→ WORK TO COMPLETE: Search the records below for the word "More". Pull out each line that has it.

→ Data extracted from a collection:
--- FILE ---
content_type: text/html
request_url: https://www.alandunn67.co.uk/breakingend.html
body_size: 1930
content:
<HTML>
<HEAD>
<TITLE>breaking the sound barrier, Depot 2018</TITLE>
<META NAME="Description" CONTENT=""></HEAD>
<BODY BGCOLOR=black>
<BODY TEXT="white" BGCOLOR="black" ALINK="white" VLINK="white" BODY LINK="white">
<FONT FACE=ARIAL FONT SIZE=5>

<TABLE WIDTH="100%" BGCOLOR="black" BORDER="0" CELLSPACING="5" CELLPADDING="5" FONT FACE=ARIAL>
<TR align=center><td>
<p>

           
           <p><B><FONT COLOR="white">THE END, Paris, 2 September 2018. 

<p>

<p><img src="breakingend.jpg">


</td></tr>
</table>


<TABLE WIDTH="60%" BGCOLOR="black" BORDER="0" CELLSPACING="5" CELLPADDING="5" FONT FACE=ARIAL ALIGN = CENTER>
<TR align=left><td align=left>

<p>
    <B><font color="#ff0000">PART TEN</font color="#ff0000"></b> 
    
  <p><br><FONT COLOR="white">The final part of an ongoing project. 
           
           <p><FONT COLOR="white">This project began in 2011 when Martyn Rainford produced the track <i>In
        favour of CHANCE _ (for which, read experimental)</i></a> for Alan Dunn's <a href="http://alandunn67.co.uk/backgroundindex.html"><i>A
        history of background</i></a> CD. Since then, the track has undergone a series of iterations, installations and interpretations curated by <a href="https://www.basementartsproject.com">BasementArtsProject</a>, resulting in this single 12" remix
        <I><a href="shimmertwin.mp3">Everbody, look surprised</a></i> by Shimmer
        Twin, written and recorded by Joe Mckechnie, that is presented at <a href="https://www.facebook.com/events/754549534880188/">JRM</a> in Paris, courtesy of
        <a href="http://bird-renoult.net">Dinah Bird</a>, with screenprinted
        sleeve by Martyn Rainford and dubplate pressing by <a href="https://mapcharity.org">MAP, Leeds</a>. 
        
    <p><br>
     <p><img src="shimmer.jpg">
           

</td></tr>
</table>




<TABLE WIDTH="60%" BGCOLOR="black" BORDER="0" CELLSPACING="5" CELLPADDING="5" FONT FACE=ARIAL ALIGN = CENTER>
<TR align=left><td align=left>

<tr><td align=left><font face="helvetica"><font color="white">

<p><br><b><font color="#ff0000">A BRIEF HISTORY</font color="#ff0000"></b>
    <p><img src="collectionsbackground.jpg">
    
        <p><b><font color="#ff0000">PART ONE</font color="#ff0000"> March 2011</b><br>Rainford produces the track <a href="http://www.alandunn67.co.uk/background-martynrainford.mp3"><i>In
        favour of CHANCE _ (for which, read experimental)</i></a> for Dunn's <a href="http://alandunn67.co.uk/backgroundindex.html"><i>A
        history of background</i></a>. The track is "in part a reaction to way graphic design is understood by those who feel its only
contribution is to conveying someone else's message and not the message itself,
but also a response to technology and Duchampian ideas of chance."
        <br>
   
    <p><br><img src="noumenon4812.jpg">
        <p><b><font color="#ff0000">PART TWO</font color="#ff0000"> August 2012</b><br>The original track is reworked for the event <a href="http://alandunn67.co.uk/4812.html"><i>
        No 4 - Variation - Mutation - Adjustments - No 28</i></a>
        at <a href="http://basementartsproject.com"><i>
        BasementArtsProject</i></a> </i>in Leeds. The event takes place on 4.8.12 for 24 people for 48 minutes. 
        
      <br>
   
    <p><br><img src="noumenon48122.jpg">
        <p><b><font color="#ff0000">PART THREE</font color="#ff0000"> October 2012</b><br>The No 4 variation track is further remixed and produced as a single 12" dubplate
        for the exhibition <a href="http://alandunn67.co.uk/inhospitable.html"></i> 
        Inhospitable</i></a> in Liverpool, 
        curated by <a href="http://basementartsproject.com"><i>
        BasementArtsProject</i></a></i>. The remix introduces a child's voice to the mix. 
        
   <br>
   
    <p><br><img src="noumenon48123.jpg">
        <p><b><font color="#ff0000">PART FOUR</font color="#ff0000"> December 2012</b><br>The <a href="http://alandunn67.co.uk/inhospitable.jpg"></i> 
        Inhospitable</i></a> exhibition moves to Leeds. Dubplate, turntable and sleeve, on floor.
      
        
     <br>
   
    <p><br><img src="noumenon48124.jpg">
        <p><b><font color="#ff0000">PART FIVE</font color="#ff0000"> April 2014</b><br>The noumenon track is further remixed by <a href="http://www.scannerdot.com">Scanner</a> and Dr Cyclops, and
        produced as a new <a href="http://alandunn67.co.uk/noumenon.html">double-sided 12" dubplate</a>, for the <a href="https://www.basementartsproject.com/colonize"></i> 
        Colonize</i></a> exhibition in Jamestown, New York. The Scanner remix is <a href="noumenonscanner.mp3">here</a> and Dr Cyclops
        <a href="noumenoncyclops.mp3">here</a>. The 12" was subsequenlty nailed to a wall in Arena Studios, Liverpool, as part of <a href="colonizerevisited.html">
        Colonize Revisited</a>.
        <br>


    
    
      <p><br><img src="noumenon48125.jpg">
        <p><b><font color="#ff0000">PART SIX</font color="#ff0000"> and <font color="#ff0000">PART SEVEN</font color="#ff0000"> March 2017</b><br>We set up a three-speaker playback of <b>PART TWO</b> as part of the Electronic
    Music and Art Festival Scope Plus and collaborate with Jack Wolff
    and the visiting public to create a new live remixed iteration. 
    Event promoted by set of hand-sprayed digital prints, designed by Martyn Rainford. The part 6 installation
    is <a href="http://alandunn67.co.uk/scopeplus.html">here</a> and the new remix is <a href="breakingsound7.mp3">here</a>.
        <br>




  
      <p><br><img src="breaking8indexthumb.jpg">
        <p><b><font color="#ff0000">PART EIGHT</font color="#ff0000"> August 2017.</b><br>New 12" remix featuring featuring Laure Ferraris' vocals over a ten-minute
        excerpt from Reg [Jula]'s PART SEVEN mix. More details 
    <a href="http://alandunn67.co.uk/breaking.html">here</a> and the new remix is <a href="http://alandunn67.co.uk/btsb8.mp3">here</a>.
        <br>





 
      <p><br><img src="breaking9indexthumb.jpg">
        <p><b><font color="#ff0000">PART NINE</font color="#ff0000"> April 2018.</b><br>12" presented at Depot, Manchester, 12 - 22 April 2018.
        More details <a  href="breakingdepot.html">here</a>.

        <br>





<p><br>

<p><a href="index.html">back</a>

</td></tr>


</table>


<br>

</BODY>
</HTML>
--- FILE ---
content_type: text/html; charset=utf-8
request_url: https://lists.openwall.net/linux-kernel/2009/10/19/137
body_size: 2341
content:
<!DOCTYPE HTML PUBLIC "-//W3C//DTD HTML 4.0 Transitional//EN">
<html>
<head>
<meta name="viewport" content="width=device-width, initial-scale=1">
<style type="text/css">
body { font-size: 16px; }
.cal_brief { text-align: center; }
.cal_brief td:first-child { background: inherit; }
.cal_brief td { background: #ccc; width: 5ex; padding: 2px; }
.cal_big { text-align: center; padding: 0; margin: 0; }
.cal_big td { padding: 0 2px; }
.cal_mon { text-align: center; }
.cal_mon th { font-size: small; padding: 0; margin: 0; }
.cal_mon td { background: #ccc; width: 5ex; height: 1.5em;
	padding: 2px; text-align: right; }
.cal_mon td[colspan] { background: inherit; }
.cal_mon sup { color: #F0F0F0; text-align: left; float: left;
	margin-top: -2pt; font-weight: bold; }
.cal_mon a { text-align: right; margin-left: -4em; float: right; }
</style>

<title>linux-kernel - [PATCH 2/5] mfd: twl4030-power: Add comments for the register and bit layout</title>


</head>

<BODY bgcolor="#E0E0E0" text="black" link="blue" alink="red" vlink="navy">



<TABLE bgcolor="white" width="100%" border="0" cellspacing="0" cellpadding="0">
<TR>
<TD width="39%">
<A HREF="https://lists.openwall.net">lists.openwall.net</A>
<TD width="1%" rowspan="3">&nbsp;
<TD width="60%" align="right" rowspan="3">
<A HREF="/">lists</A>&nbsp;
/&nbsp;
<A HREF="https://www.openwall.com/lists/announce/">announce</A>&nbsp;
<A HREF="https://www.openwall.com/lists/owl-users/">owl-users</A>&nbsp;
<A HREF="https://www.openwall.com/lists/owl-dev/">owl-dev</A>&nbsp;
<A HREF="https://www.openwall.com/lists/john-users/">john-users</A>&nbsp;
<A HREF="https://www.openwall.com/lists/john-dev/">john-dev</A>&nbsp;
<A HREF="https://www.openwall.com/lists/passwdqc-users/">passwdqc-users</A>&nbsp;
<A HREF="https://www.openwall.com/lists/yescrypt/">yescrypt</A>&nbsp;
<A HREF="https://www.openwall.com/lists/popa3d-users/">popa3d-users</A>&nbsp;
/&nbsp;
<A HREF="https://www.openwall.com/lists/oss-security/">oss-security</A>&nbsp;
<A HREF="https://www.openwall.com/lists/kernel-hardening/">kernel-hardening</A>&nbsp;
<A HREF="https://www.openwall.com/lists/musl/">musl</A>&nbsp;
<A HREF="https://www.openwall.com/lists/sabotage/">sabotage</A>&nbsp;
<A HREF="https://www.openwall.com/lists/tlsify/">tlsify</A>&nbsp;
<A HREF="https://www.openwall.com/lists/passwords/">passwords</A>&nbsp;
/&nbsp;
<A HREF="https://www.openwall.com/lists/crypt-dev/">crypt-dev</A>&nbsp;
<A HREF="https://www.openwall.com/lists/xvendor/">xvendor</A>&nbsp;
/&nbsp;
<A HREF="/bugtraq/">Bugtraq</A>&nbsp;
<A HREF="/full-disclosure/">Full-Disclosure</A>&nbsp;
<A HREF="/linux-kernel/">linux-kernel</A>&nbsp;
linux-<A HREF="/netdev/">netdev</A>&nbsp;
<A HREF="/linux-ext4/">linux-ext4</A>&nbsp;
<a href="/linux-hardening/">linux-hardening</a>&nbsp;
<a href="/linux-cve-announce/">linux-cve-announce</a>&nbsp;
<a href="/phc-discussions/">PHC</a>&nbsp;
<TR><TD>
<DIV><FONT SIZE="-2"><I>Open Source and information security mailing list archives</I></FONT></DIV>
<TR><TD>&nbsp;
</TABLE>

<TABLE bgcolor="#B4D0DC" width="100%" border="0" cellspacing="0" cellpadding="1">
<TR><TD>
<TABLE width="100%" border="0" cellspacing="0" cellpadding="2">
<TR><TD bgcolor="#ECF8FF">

→ EXERCISE RESULT:
        excerpt from Reg [Jula]'s PART SEVEN mix. More details 
        More details <a  href="breakingdepot.html">here</a>.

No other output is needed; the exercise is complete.